▶ [Written exercise]: Reproduce word for word everything from the line containing "Measuring vertically, is" down to the end of the records below, keeping both ends.
◆ ◆ ◆ ◆ ◆
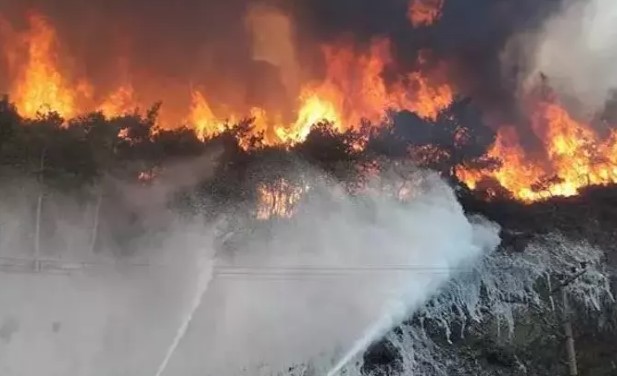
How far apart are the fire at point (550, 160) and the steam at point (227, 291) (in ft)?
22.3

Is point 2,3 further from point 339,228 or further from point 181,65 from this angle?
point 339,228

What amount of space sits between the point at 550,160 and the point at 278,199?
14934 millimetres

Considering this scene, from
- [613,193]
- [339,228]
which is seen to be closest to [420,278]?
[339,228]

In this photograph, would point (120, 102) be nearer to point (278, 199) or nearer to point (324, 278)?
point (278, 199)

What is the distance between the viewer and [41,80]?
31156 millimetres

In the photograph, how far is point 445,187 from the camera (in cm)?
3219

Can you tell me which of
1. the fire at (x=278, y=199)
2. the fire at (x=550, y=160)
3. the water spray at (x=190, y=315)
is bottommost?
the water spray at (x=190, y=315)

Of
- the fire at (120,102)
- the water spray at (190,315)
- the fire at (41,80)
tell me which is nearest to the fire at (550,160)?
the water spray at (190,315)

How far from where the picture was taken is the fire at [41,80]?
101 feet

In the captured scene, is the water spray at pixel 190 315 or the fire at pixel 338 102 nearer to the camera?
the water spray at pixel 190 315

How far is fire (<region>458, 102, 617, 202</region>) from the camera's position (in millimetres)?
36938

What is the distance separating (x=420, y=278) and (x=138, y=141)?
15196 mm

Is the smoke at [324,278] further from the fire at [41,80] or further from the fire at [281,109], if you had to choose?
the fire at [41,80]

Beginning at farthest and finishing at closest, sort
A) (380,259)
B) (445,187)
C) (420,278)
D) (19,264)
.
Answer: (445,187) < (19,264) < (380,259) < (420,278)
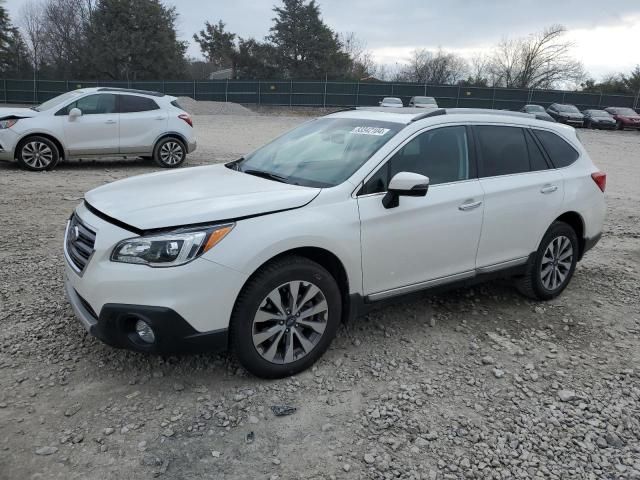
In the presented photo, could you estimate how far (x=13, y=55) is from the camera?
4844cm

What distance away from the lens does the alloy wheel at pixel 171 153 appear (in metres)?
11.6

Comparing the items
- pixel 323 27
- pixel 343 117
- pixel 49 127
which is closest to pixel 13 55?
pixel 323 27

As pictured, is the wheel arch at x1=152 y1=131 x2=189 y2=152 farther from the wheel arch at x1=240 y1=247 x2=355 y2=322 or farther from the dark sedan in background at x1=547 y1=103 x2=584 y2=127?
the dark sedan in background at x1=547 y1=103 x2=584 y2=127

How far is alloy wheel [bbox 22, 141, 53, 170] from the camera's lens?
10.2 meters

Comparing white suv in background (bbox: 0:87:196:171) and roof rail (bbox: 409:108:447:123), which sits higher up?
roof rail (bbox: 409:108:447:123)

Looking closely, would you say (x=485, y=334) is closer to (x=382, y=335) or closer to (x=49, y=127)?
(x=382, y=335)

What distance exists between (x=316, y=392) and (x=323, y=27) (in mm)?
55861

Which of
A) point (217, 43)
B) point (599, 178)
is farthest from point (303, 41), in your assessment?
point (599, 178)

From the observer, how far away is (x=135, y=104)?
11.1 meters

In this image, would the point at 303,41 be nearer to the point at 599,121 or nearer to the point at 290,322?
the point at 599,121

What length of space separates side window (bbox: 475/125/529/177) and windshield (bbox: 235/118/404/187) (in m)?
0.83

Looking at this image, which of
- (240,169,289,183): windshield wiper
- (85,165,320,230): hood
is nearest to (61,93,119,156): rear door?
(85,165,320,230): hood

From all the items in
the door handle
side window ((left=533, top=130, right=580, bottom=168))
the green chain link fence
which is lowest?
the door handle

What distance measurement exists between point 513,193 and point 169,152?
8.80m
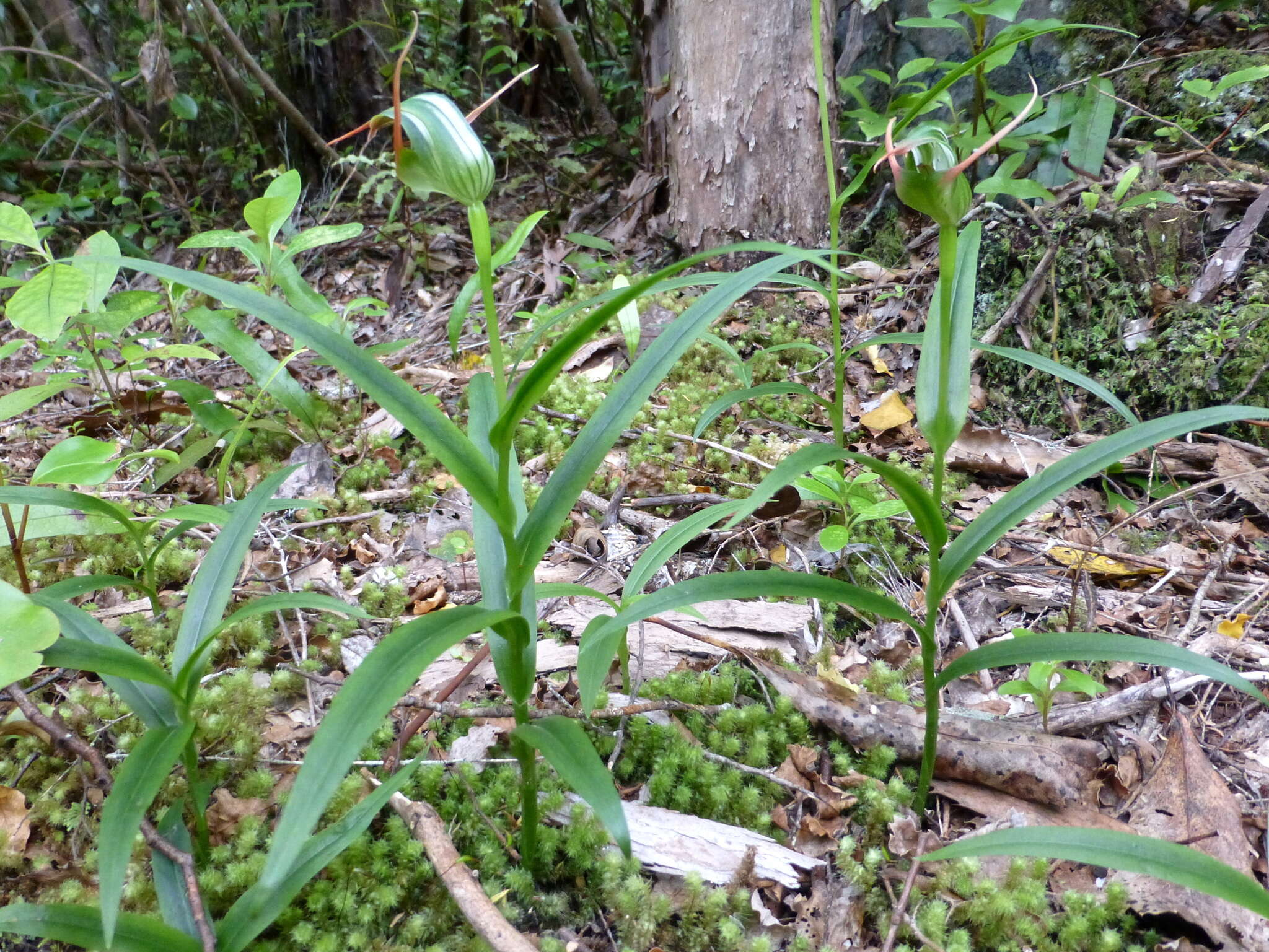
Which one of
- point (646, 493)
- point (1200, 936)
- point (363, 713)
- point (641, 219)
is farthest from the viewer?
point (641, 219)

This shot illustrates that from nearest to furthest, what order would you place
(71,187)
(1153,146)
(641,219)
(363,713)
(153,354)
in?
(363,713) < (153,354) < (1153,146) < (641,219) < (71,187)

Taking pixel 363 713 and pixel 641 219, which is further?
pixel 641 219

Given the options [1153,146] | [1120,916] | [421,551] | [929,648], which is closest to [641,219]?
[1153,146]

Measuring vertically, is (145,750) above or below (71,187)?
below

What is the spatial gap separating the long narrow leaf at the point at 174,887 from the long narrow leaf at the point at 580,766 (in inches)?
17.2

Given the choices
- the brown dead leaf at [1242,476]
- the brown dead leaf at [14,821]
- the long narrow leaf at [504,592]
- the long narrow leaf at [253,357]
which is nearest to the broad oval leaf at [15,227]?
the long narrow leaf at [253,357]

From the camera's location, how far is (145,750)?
◆ ◆ ◆ ◆ ◆
▶ [Full output]:
Measuring vertically, is (145,750) above or below (71,187)?
below

What is the spatial gap separating the long narrow leaf at the point at 174,887 from the long narrow leaf at the point at 580,766 (in inches)?
17.2

Given the choices
- the brown dead leaf at [1242,476]
- the brown dead leaf at [14,821]
- the long narrow leaf at [504,592]
- the long narrow leaf at [253,357]
which is nearest to the broad oval leaf at [15,227]?
the long narrow leaf at [253,357]

From the camera's location, how far is (145,750)?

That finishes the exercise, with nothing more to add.